The task: From the first line below to the last, reproduce the material exactly and leave out the images.
========================
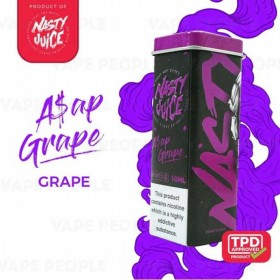 Asap Grape 10ML
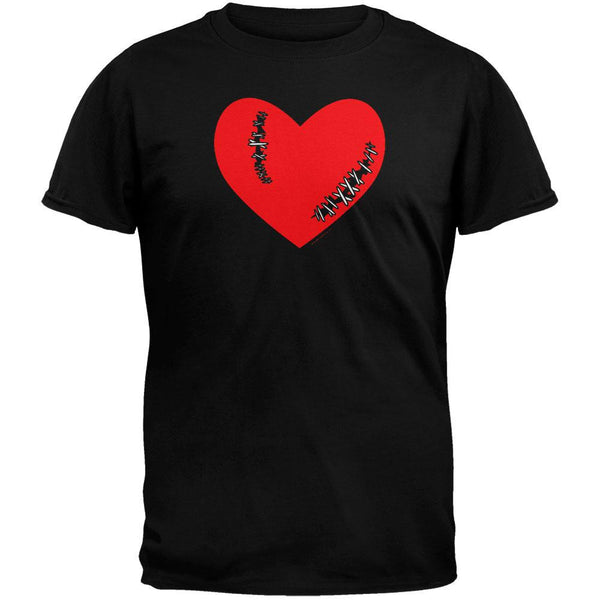 Stitched Heart T-Shirt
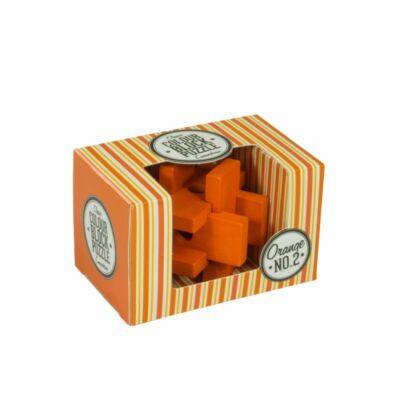 Colour Block Puzzle Nr. 2 Portocaliu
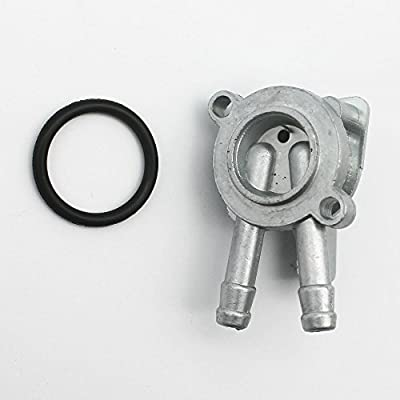 KIPA Gas fuel valve petcock for Honda CT70 CT90 CT110 Passport Mini Trail 1970-1979 ATC110 ATC125M 1979-1985 TRX125 1984-1986 TRX70 1986-1987 ATV ON OFF Res Switch 3-Positon with mounting rubber seal: Automotive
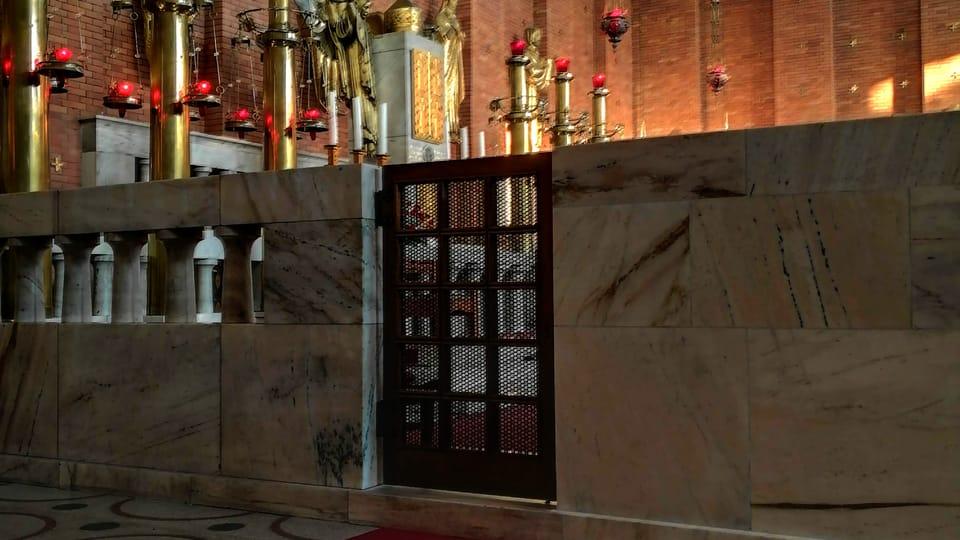 Church of the Most Sacred Heart of Our Lord at Jiřího z Poděbrad Square in Prague,  photo: Štěpánka Budková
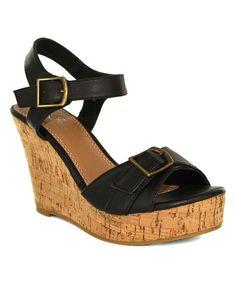 Look at this #zulilyfind! Black Super Double-Buckle Wedge Sandal #zulilyfinds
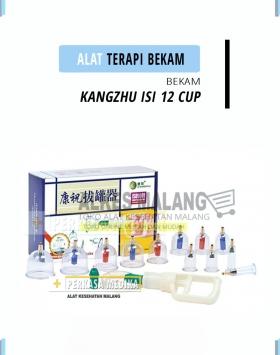 [Alkes-Malang] ALAT TERAPI BEKAM ISI 12 CUP DI Malang copy
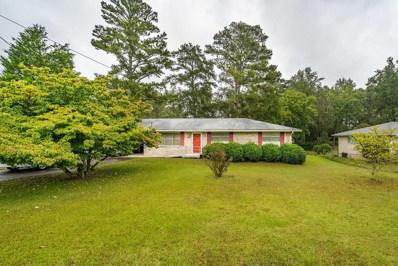 1261 W Sandtown Rd SW, Marietta, GA 30064 - MLS#: 6084978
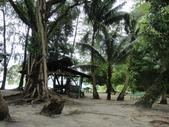 2012帛琉:DSC08622.JPG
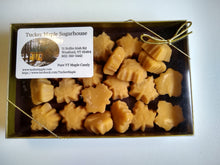 Load image into Gallery viewer, Maple Candy 15 pc Gift Box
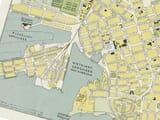 Old-Map-Helsinki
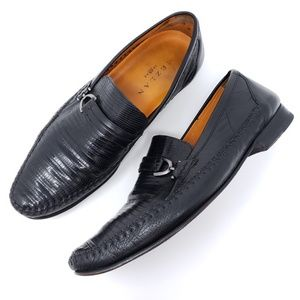 Mezlan Lizzard Loafers Slip On Dress Shoes
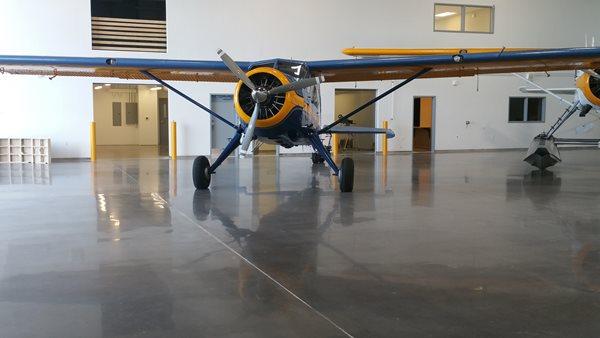 Gray Concrete, Polished Concrete, Airplane Hangar Polished Concrete Deco-Pour/Harvey Construction Inc Everett, WA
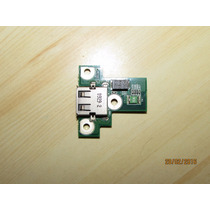 Tarjeta Usb Para Mini Lapto Siragon Ml-6200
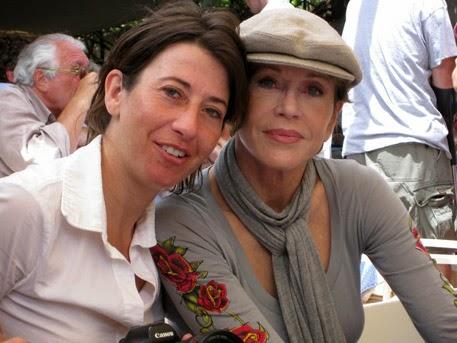 La familia Fonda: La tercera generación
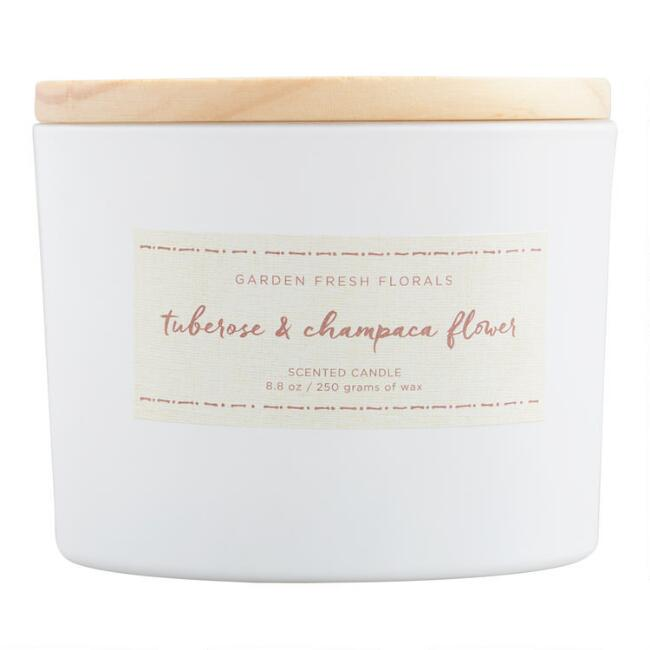 Tuberose and Champaca Flower Floral Lid Jar Candle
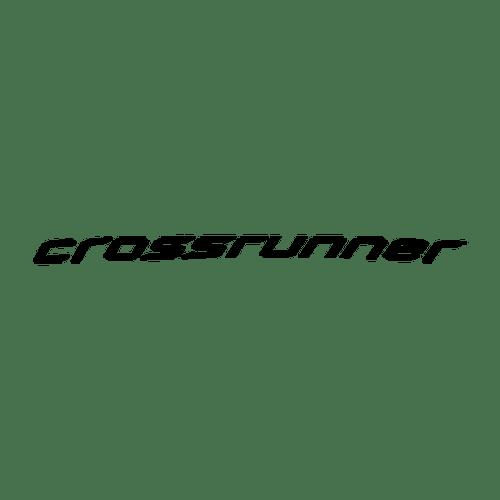 18914 honda crossrunner logo 2013 modele 2 Vinyl Decal <div> High glossy, premium 3 mill vinyl, with a life span of 5 – 7 years! </div>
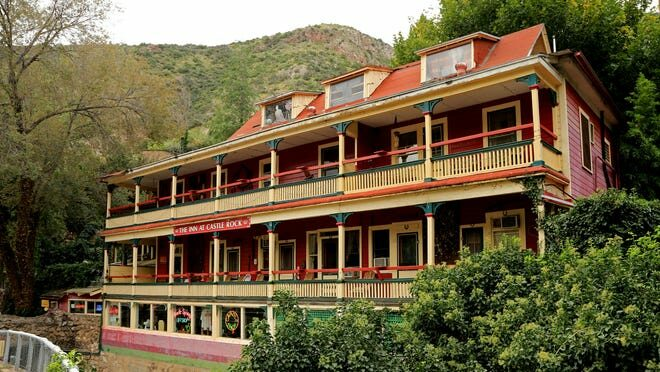 Bisbee is spooky, quirky and captivating
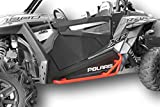 Polaris RZR 900 Trail, 900S, 1000S, XP1000, Turbo, Nerf Bars Rock Sliders - RED Color …
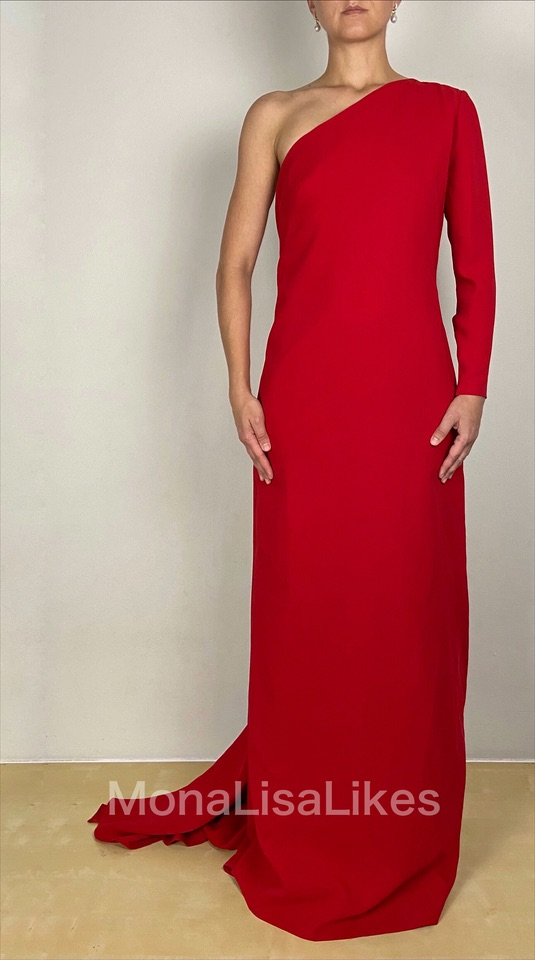 Carolina Herrera Long Red Fishtail Gown Dress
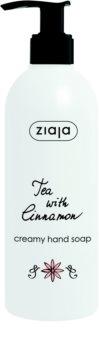 Ziaja Tea with Cinnamon kremno milo za roke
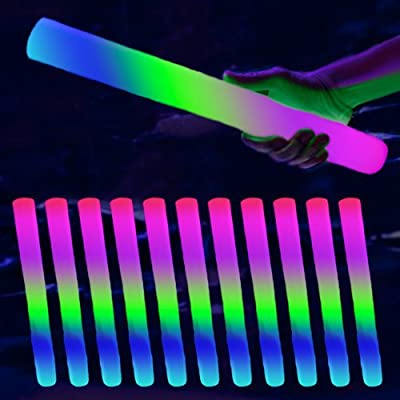 "16"" LED Foam Batons 6-Mode: Multicolor (12-Pack)"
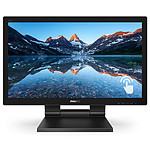 "Philips 22"" LED táctil - 222B9T"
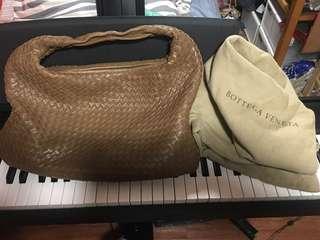 BV國際精品超夯編織包 和尚包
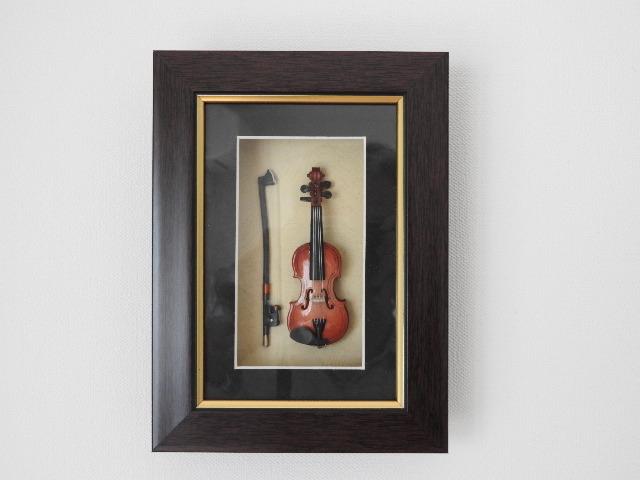 額縁バイオリン  9cm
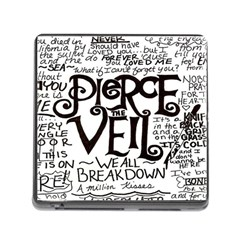 Pierce The Veil Memory Card Reader (square) by Samandel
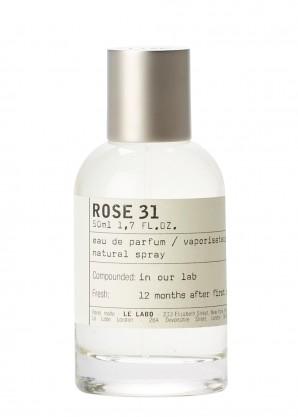 Rose 31 Eau De Parfum 50ml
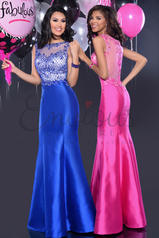 17013 Envious Couture Prom by Karishma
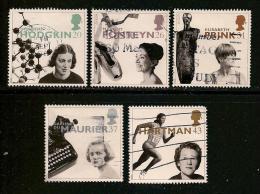 UK, 1996, Cancelled Stamp(s) , EUROPA Famous Women,  1647-1651,  #14599 - 1952-.... (Elizabeth II)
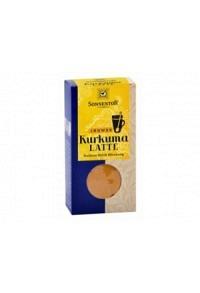 SONNENTOR Kurkuma-Latte Ingwer Btl 60 g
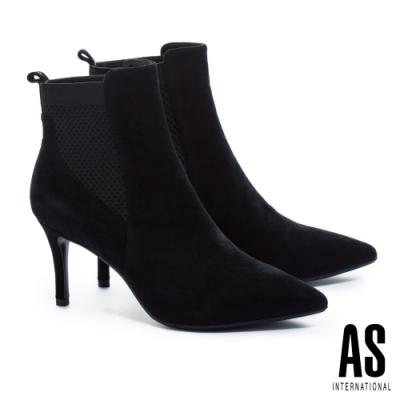 短靴 AS 異材質拼接羊麂皮素面尖頭高跟短靴-黑
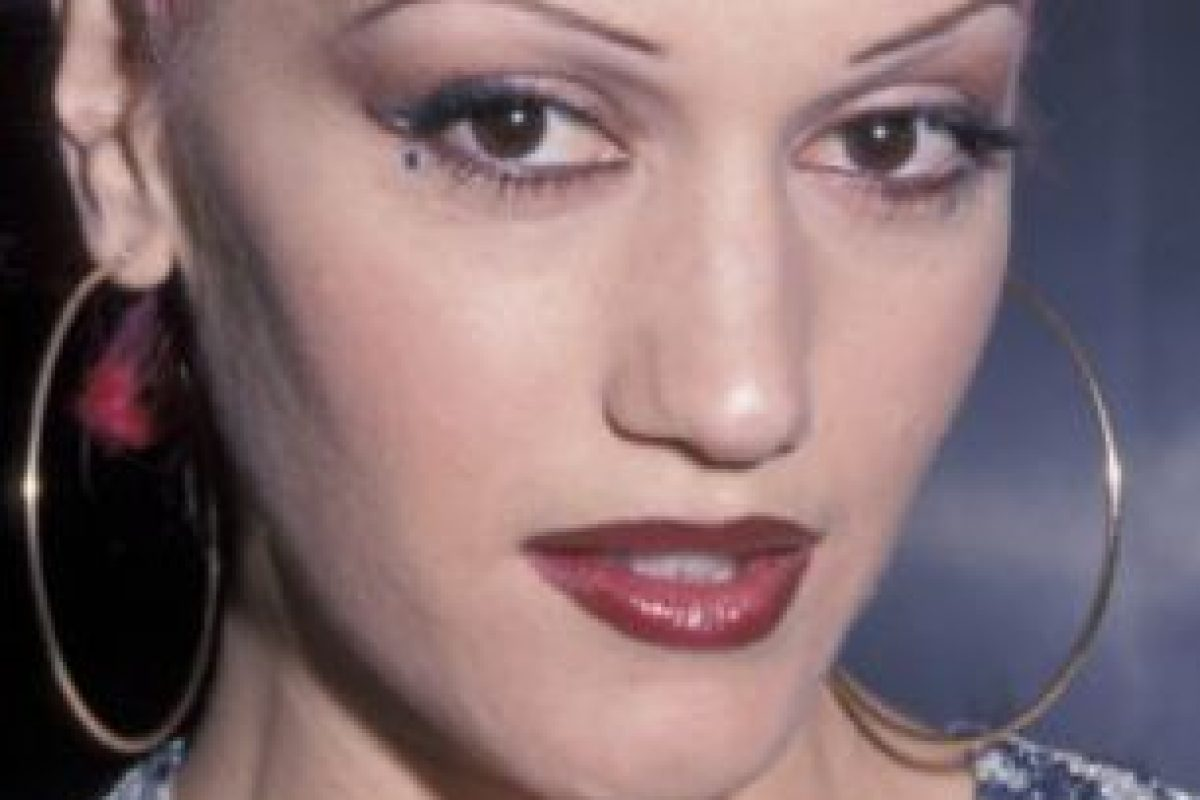 "Dan un aspecto totalmente ""Wannabe"". Foto:vía Getty Images. Imagen Por:"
========================
Problem solution:
 Asap Grape 10ML
 Stitched Heart T-Shirt
 Colour Block Puzzle Nr. 2 Portocaliu
 KIPA Gas fuel valve petcock for Honda CT70 CT90 CT110 Passport Mini Trail 1970-1979 ATC110 ATC125M 1979-1985 TRX125 1984-1986 TRX70 1986-1987 ATV ON OFF Res Switch 3-Positon with mounting rubber seal: Automotive
 Church of the Most Sacred Heart of Our Lord at Jiřího z Poděbrad Square in Prague,  photo: Štěpánka Budková
 Look at this #zulilyfind! Black Super Double-Buckle Wedge Sandal #zulilyfinds
 [Alkes-Malang] ALAT TERAPI BEKAM ISI 12 CUP DI Malang copy
 1261 W Sandtown Rd SW, Marietta, GA 30064 - MLS#: 6084978
 2012帛琉:DSC08622.JPG
 Load image into Gallery viewer, Maple Candy 15 pc Gift Box
 Old-Map-Helsinki
 Mezlan Lizzard Loafers Slip On Dress Shoes
 Gray Concrete, Polished Concrete, Airplane Hangar Polished Concrete Deco-Pour/Harvey Construction Inc Everett, WA
 Tarjeta Usb Para Mini Lapto Siragon Ml-6200
 La familia Fonda: La tercera generación
 Tuberose and Champaca Flower Floral Lid Jar Candle
 18914 honda crossrunner logo 2013 modele 2 Vinyl Decal <div> High glossy, premium 3 mill vinyl, with a life span of 5 – 7 years! </div>
 Bisbee is spooky, quirky and captivating
 Polaris RZR 900 Trail, 900S, 1000S, XP1000, Turbo, Nerf Bars Rock Sliders - RED Color …
 Carolina Herrera Long Red Fishtail Gown Dress
 Ziaja Tea with Cinnamon kremno milo za roke
 "16"" LED Foam Batons 6-Mode: Multicolor (12-Pack)"
 "Philips 22"" LED táctil - 222B9T"
 BV國際精品超夯編織包 和尚包
 額縁バイオリン  9cm
 Pierce The Veil Memory Card Reader (square) by Samandel
 Rose 31 Eau De Parfum 50ml
 17013 Envious Couture Prom by Karishma
 UK, 1996, Cancelled Stamp(s) , EUROPA Famous Women,  1647-1651,  #14599 - 1952-.... (Elizabeth II)
 SONNENTOR Kurkuma-Latte Ingwer Btl 60 g
 短靴 AS 異材質拼接羊麂皮素面尖頭高跟短靴-黑
 "Dan un aspecto totalmente ""Wannabe"". Foto:vía Getty Images. Imagen Por:"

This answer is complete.